ただ、その考えだけには凄い納得出来ます。


本当に面倒な奴らが多過ぎる。大抵のことは金と権力で何とか出来ると思っている連中がいるから厄介事が起きる。

大会中にあいつらの手を借りることが多いしな。


「それは十二分に解ります。俺は父さんが男爵であることに感謝してますよ。だって無駄に貴族と関りを持つ必要が無いですから」


「クレアからは毎日特訓ばかりしていたって聞いていたが、つまらなくはなかったのか?」


「……特にそう感じたことは無いですね。メリルやシュラ達と特訓するのも、モンスターを狩るのもつまらないと感じたことは無いですよ。歯応えが足りないなと感じた事は何度もありますけど」


「ラガス君ほどの実力者が歯応えがあると思えるモンスターが何体もいたら大きな問題になってるよ」


「そうですか? ……まぁ、それもそうですかね」


最近だとCランクのモンスターでもあんまり歯応えを感じない。

制限を付ければそれなりに楽しめる戦いが出来るけど……本気で戦ったら大して時間が掛からず終わってしまう。

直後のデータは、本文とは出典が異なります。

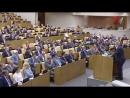 МРАЗОТНАЯ КАРТАВО СЕРО ВОДОРОДНАЯ ВЛАСТЬ ПРОДОЛЖАЕТ ГЕНОЦИД НАРОДА 16 07 2018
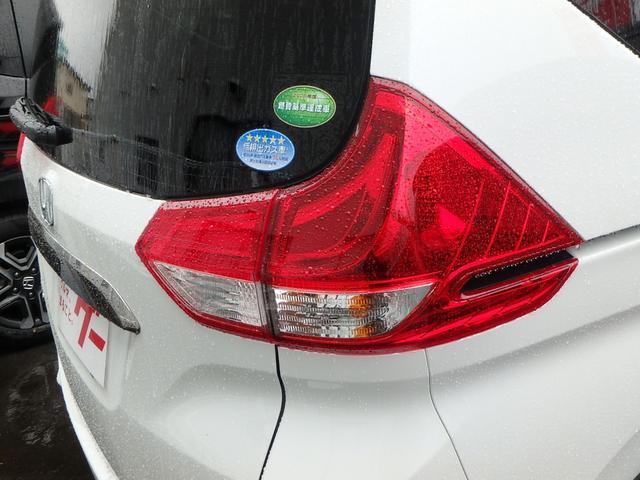 クロスター・ホンダセンシング 登録済未使用車 メーカーオプションナビスペLED付 両側電動スライドドア ETC(46枚目)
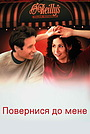 Фільм «Повертайся до мене» (2000)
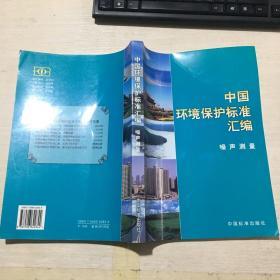 中国环境保护标准汇编.噪声测量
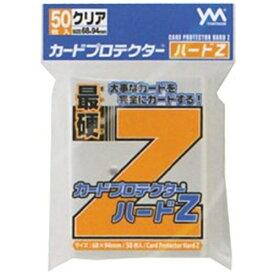 やのまん YANOMAN カードプロテクター ハードZ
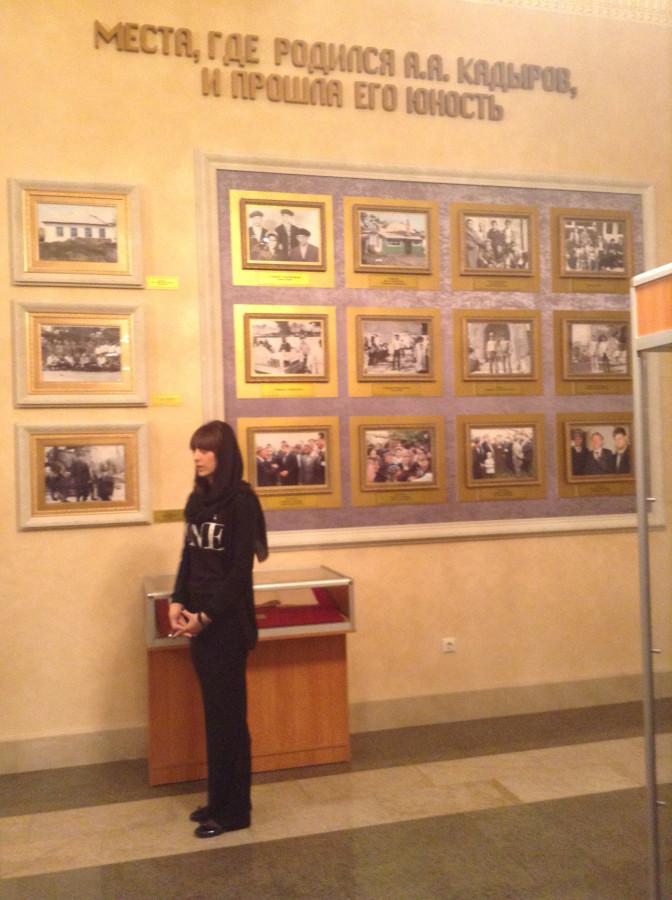 Гид музея Има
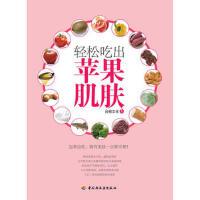轻松吃出苹果肌肤9787501984107 中国轻工业出版社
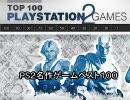 PS2名作ゲームベスト100前半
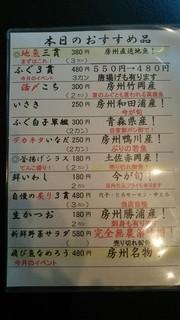 回転寿司 やまと - ④持ち帰りの方もこのメニューをもらわなきゃ損! 2015.7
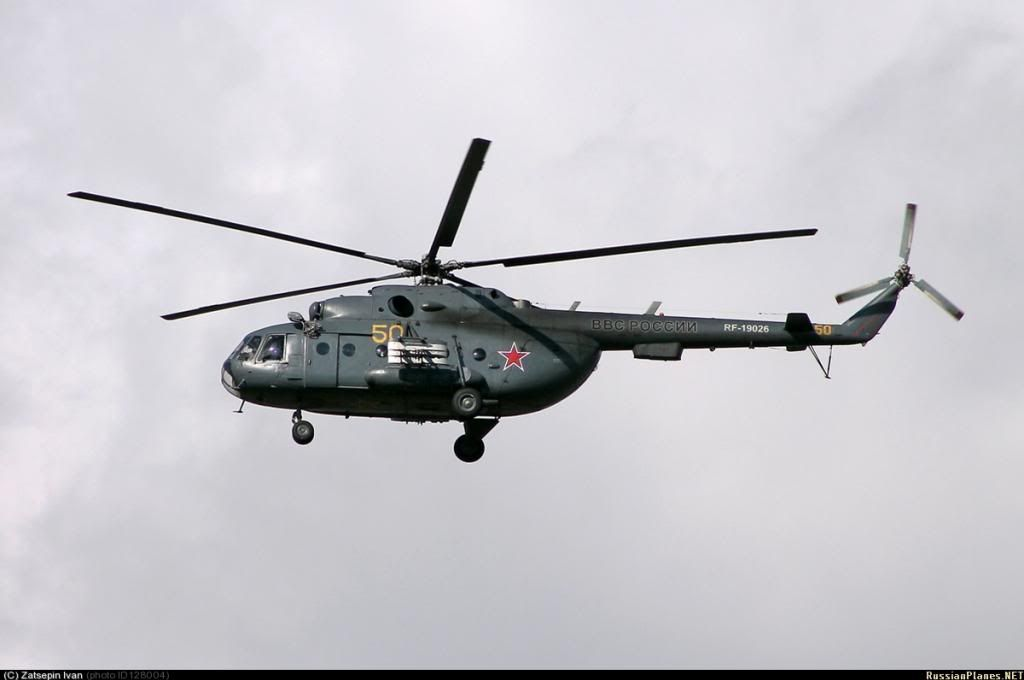 Club de los Choppers 128004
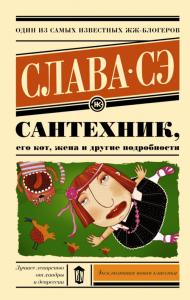 Книга Сантехник, его кот, жена и другие подробности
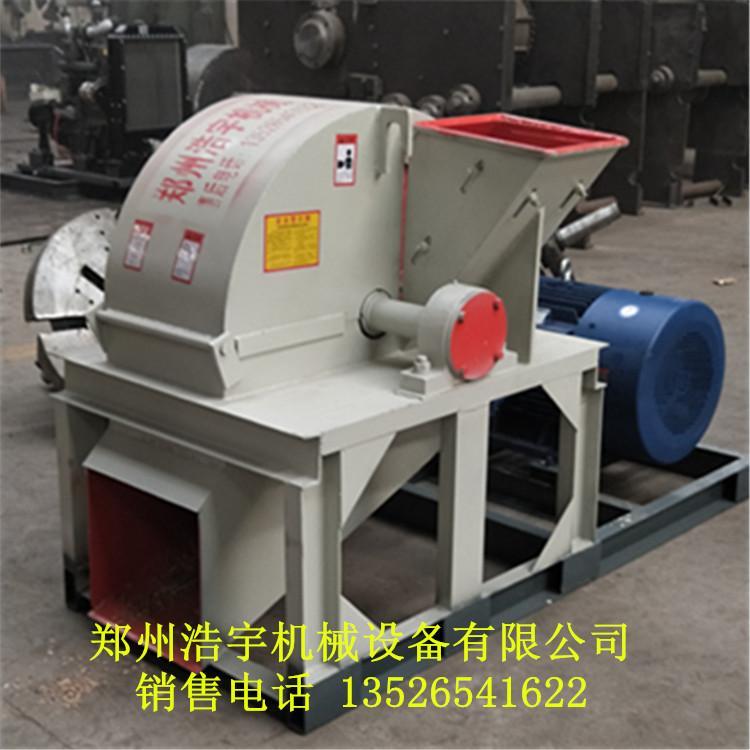 郑州浩宇机械 食用菌木屑机 香菇木屑粉碎机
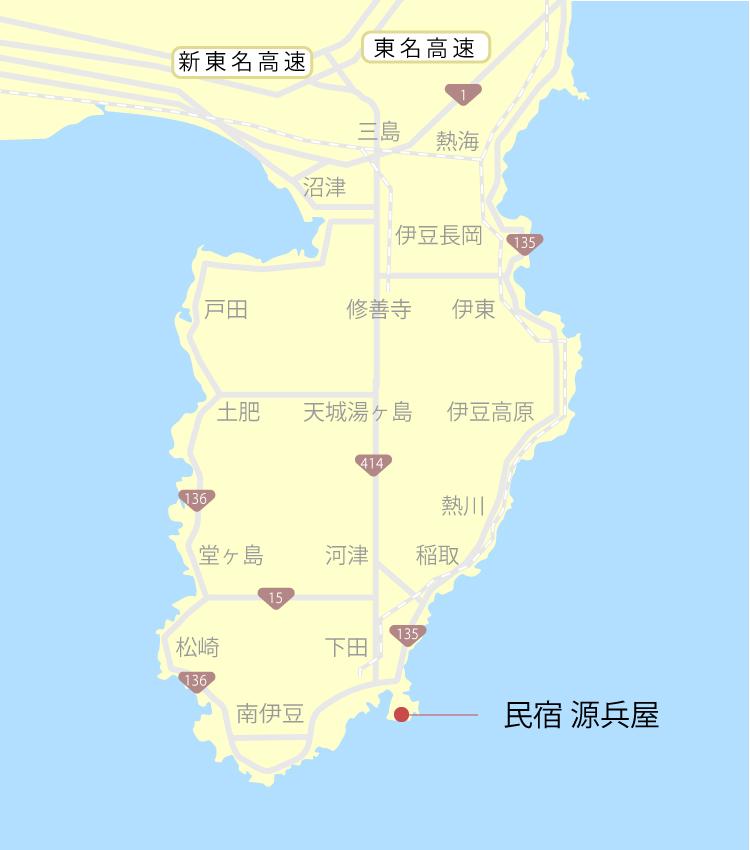 源兵屋(下田・民宿)『口コミと周辺』ご当地サイト【伊豆グルメ観光】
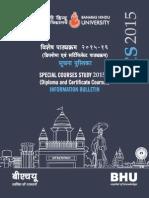 BHU SCS 2015 Information brochure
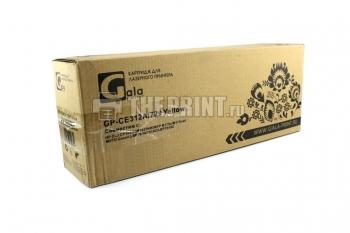 Совместимый картридж GP-CE312A (126A) для принтеров и МФУ HP. Вид  4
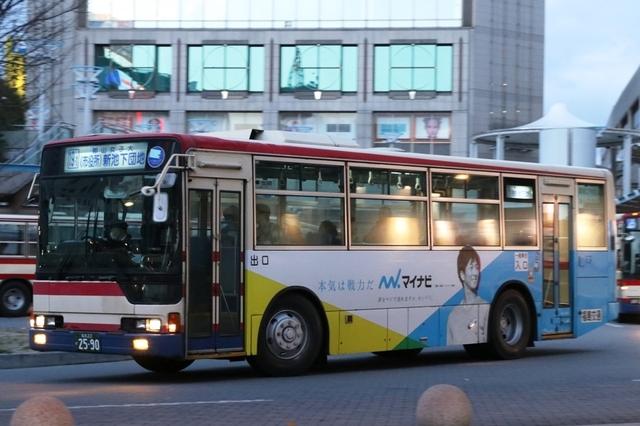 福島交通福島222590.2.jpg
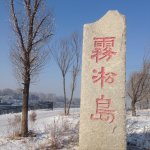 Photo of Wusong Island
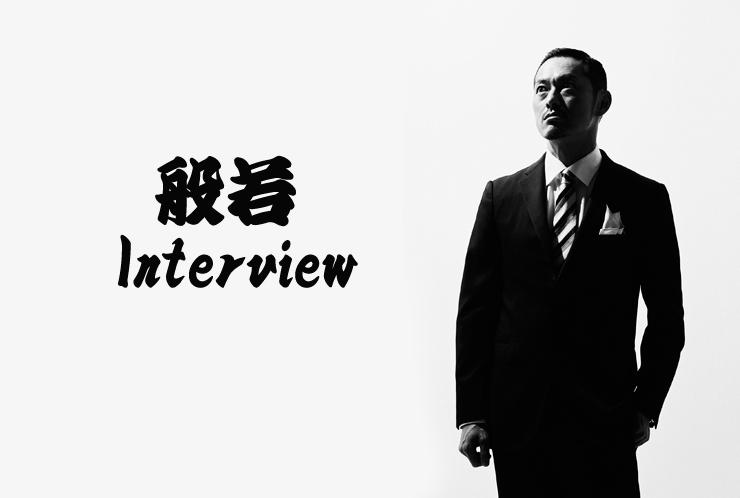 般若 インタビュー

「……ラガス君としては、どちらの道に進むのが正しいと思う?」


「っ!? それは……俺は会長じゃないんで、そういった質問には答えられませんよ」


第一騎士団か遊撃隊に所属するのか、それともハンターとしての道を選ぶのか……そのどちらかが会長に相応しいのかなんて俺には解らない。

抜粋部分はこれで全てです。